Erstens kommt es anders und zweitens als man denkt.
Nachdem gestern abend mit einem schönen Feuerchen und leckerem Grillfleisch bei schönsten Wetter die Grillsaison eröffnet worden ist, war heute Sturmwetter angesagt.So heftig , das ich nicht aufs Laufband ging ,sondern nach draußen mußte.Bergtraining und schlimmstes Sturmwetter hörte sich gut an und so packte ich mich wetterfest ein und schnappte mir alles was ich brauchte. Vorsichtshalber auch die Kamera mitgenommen um gegebenenfalls schöne Bilder zu machen.Bilder habe ich auch gemacht. Von umgestürtzten Bäumen ,die mir den Weg versperrten und zerstörten Pavillion.
Ich habe das Sauwetter richtig genossen. Der Regen fühlte sich wie feine Nadelstiche an. Bei Gegenwind bin ich zum Walker unfreiwilligen Walker geworden und bergab mit Rückenwind bin ich zu neuen Geschwindigkeitsrekorden gelaufen.Der Wind drückte meine Beine mit solcher Kraft zur Seite , das ich unfreiwillig mit den Füßen in Pfützen landete. Bei jedem Baum , an dem ich vorbeilief , kam zusätzliche Spannung auf, weil es knarrte und krachte. Mehrfach war der Weg zum Berggipfel durch zuvor umgestürzte Bäume versperrt und ich mußte drunter oder drüber klettern.Überall lagen Stöcke auf dem Weg ,die zum Stolpern einluden.
Alles in allem war es ein sehr schöner Lauf. Ich habe gemerkt, wie mein Körper lebt und arbeiten muß um vorwärts zu kommen. Ich habe das Laufen genossen und mich darauf gefreut, hier was zu schreiben und meine Bilder zu zeigen.
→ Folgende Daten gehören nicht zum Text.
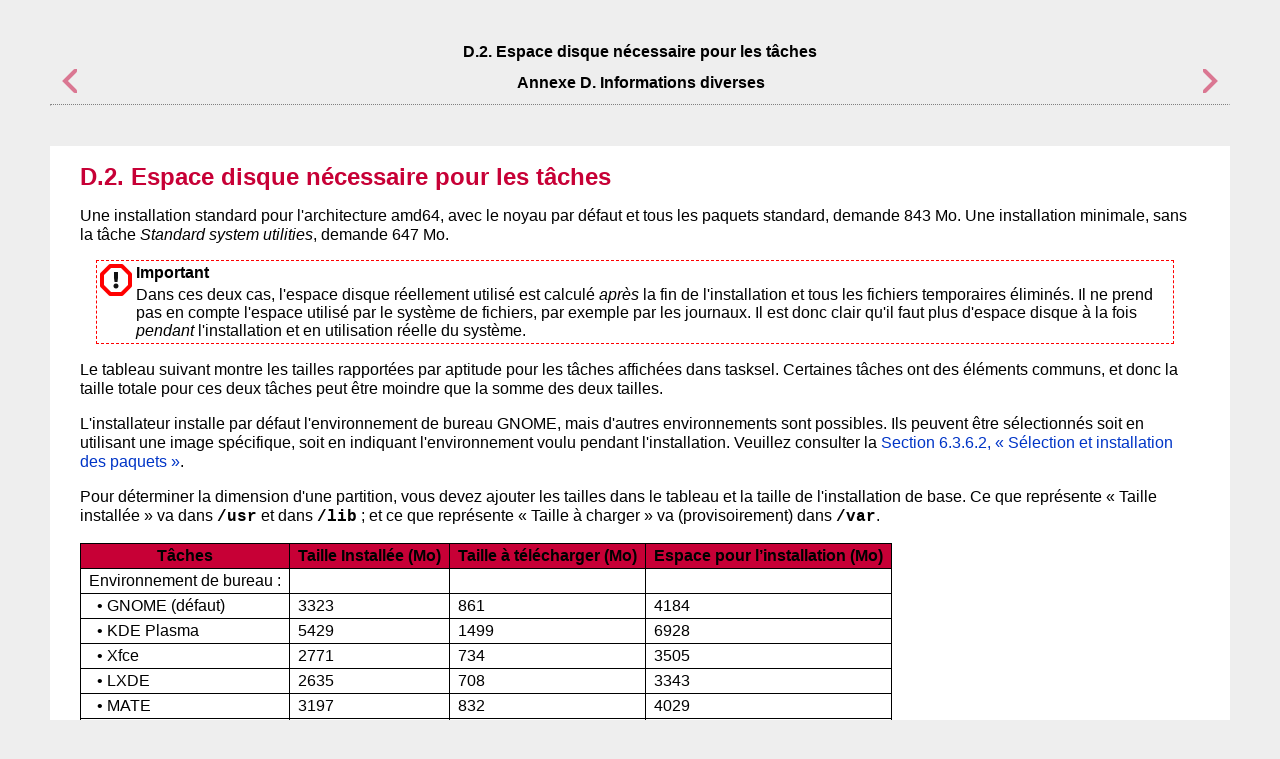

--- FILE ---
content_type: text/html
request_url: https://d-i.debian.org/manual/fr.arm64/apds02.html
body_size: 1891
content:
<html>
<head>
<meta http-equiv="Content-Type" content="text/html; charset=UTF-8">
<title>D.2. Espace disque nécessaire pour les tâches</title>
<link rel="stylesheet" type="text/css" href="install.css">
<meta name="generator" content="DocBook XSL Stylesheets Vsnapshot">
<link rel="home" href="index.html" title="Manuel d'installation pour la distribution Debian GNU/Linux">
<link rel="up" href="apd.html" title="Annexe D. Informations diverses">
<link rel="prev" href="apds01.html" title="D.1. Périphériques Linux">
<link rel="next" href="apds03.html" title="D.3. Installer Debian GNU/Linux à partir d'un système Unix/Linux">
</head>
<body bgcolor="white" text="black" link="#0000FF" vlink="#840084" alink="#0000FF">
<div class="navheader">
<table width="100%" summary="Navigation header">
<tr><th colspan="3" align="center">D.2. Espace disque nécessaire pour les tâches</th></tr>
<tr>
<td width="20%" align="left">
<a accesskey="p" href="apds01.html"><img src="images/prev.png" alt="Précédent"></a> </td>
<th width="60%" align="center">Annexe D. Informations diverses</th>
<td width="20%" align="right"> <a accesskey="n" href="apds03.html"><img src="images/next.png" alt="Suivant"></a>
</td>
</tr>
</table>
<hr>
</div>
<div class="sect1">
<div class="titlepage"><div><div><h2 class="title">
<a name="tasksel-size-list"></a>D.2. Espace disque nécessaire pour les tâches</h2></div></div></div>
<p>Une installation standard pour l'architecture amd64, avec le noyau par défaut et tous les paquets standard, demande 843 Mo. Une installation minimale, sans la tâche <span class="emphasis"><em>Standard system utilities</em></span>, demande 647 Mo. </p>
<div class="important"><table border="0" summary="Important">
<tr>
<td rowspan="2" align="center" valign="top" width="25"><img alt="[Important]" src="images/important.png"></td>
<th align="left">Important</th>
</tr>
<tr><td align="left" valign="top"><p>Dans ces deux cas, l'espace disque réellement utilisé est calculé <span class="emphasis"><em>après</em></span> la fin de l'installation et tous les fichiers temporaires éliminés. Il ne prend pas en compte l'espace utilisé par le système de fichiers, par exemple par les journaux. Il est donc clair qu'il faut plus d'espace disque à la fois <span class="emphasis"><em>pendant</em></span> l'installation et en utilisation réelle du système. </p></td></tr>
</table></div>
<p>Le tableau suivant montre les tailles rapportées par aptitude pour les tâches affichées dans tasksel. Certaines tâches ont des éléments communs, et donc la taille totale pour ces deux tâches peut être moindre que la somme des deux tailles. </p>
<p>L'installateur installe par défaut l'environnement de bureau GNOME, mais d'autres environnements sont possibles. Ils peuvent être sélectionnés soit en utilisant une image spécifique, soit en indiquant l'environnement voulu pendant l'installation. Veuillez consulter la <a class="xref" href="ch06s03.html#pkgsel" title="6.3.6.2. Sélection et installation des paquets">Section 6.3.6.2, « Sélection et installation des paquets »</a>. </p>
<p>Pour déterminer la dimension d'une partition, vous devez ajouter les tailles dans le tableau et la taille de l'installation de base. Ce que représente <span class="quote">« <span class="quote">Taille installée</span> »</span> va dans <code class="filename">/usr</code> et dans <code class="filename">/lib</code> ; et ce que représente <span class="quote">« <span class="quote">Taille à charger</span> »</span> va (provisoirement) dans <code class="filename">/var</code>. </p>
<p>

</p>
<div class="informaltable"><table class="informaltable" border="1">
<colgroup>
<col>
<col>
<col>
<col>
</colgroup>
<thead><tr>
<th>Tâches</th>
<th>Taille Installée (Mo)</th>
<th>Taille à télécharger (Mo)</th>
<th>Espace pour l’installation (Mo)</th>
</tr></thead>
<tbody>
<tr>
<td>Environnement de bureau :</td>
<td> </td>
<td> </td>
<td> </td>
</tr>
<tr>
<td>  • GNOME (défaut)</td>
<td>3323</td>
<td>861</td>
<td>4184</td>
</tr>
<tr>
<td>  • KDE Plasma</td>
<td>5429</td>
<td>1499</td>
<td>6928</td>
</tr>
<tr>
<td>  • Xfce</td>
<td>2771</td>
<td>734</td>
<td>3505</td>
</tr>
<tr>
<td>  • LXDE</td>
<td>2635</td>
<td>708</td>
<td>3343</td>
</tr>
<tr>
<td>  • MATE</td>
<td>3197</td>
<td>832</td>
<td>4029</td>
</tr>
<tr>
<td>  • Cinnamon</td>
<td>3852</td>
<td>1027</td>
<td>4879</td>
</tr>
<tr>
<td>Serveur web</td>
<td>116</td>
<td>26</td>
<td>142</td>
</tr>
<tr>
<td>Serveur SSH</td>
<td>2</td>
<td>1</td>
<td>3</td>
</tr>
</tbody>
</table></div>
<p>

</p>
<p>Si vous faites une installation dans une langue autre que l'anglais, <span class="command"><strong>tasksel</strong></span> installera automatiquement une <em class="firstterm">locale</em> s'il en existe une pour votre langue. Chaque langue nécessite un espace variable sur le disque. Vous devriez accorder 350 Mo pour le téléchargement et l'installation. </p>
</div>
<div class="navfooter">
<hr>
<table width="100%" summary="Navigation footer">
<tr>
<td width="40%" align="left">
<a accesskey="p" href="apds01.html"><img src="images/prev.png" alt="Précédent"></a> </td>
<td width="20%" align="center"><a accesskey="u" href="apd.html"><img src="images/up.png" alt="Niveau supérieur"></a></td>
<td width="40%" align="right"> <a accesskey="n" href="apds03.html"><img src="images/next.png" alt="Suivant"></a>
</td>
</tr>
<tr>
<td width="40%" align="left" valign="top">D.1. Périphériques Linux </td>
<td width="20%" align="center"><a accesskey="h" href="index.html"><img src="images/home.png" alt="Sommaire"></a></td>
<td width="40%" align="right" valign="top"> D.3. Installer Debian GNU/Linux à partir d'un système Unix/Linux</td>
</tr>
</table>
</div>
</body>
</html>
Zuhause habe ich dann erfahren , das zur gleichen Zeit eine Joggerin im nahegelegenden Köln das dritte Sturmopfer geworden ist.Das ist ganz schön gruselig , wenn ich mir vorstelle , das sie höchstwahrscheinlich mit genauso viel Freude gestartet ist und das Laufen auch so genossen hat , wie so viele andere Läufer heute.Vielleicht hat sie sogar eine Kamera dabei gehabt.Es hätte auch jeden andern treffen können .
Ich bin jedenfalls froh und dankbar , das ich weiterlaufen und besonders weiterleben darf und vielleicht laufe ich bei dem nächsten Sturmtief doch wieder auf dem Laufband .
Meine Gedanken sind bei den Angehörigen und haben mein aufrichtiges Beileid.